::: Фрагмент страницы :::

Возьмем пасхальные песни о сошествии во Ад:
‘Сошел еси в преисподняя земли, и сокрушил еси вереи вечные, содержащие связанные, Христе, и тридневен, яко от кита Иона, воскресл еси от гроба’.
‘Плотию уснув, яко мертв Царю и Господи, тридневен воскресл еси, Адама воздвигл от тли и упразднил смерть. Пасха нетления, мира спасение!’
Убедительно, великолепно, полно! Но когда мы читаем целый диалог:
‘И сказал князь преисподней нечистым управителям своим: ‘Закройте страшные врата медные, и вложите засовы железные, и сопротивляйтесь мужественно, страшась, дабы не были взяты мы в плен, — мы, стерегущие пленных’. Но, услышав это, все множество Святых сказало князю преисподней: ‘Открой врата свои, чтобы в них вошел Царь славы’. И Давид, божественный пророк, воскликнул: ‘Разве не предсказал я, когда был в землях живых’ — и т. д. и т. д.

::: Извлечённые материалы :::

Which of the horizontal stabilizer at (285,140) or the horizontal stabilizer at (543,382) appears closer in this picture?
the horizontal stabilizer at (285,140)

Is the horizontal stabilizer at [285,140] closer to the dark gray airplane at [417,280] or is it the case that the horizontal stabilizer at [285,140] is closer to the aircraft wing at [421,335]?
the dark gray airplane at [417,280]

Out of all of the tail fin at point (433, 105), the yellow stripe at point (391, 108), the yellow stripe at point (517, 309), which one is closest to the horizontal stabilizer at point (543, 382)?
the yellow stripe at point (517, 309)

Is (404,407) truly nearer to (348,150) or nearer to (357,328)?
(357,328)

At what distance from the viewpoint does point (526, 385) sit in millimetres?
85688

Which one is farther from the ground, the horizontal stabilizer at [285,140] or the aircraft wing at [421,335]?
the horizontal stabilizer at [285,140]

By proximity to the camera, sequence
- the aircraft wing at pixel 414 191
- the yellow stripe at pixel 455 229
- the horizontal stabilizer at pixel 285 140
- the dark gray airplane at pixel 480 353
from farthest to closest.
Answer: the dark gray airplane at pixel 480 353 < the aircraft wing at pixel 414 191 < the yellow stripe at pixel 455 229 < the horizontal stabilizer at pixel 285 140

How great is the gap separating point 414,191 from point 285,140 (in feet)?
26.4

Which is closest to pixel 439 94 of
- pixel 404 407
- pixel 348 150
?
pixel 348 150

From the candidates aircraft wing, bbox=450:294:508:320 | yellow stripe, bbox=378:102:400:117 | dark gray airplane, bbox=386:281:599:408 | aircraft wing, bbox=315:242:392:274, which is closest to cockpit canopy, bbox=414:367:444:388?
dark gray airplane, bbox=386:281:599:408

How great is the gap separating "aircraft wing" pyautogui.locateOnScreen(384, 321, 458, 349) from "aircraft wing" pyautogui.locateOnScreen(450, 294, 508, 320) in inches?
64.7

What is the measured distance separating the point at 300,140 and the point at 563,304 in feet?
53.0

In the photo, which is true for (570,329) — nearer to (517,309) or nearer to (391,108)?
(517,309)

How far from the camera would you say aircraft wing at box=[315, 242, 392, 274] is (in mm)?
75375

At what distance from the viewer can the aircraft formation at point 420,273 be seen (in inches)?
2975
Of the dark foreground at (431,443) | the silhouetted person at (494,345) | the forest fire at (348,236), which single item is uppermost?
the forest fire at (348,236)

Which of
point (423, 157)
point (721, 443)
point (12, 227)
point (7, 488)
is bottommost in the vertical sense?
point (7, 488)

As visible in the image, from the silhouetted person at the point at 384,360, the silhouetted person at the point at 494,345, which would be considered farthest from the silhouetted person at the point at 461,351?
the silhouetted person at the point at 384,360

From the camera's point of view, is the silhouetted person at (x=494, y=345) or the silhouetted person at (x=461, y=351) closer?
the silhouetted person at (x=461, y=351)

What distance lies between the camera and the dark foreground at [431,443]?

:::

- **Что требуется**
Переведите на английский язык предложение «Пасха нетления, мира спасение!» из фрагмента о пасхальных песнях.

- **Результат**
Pascha of incorruption, salvation of the world!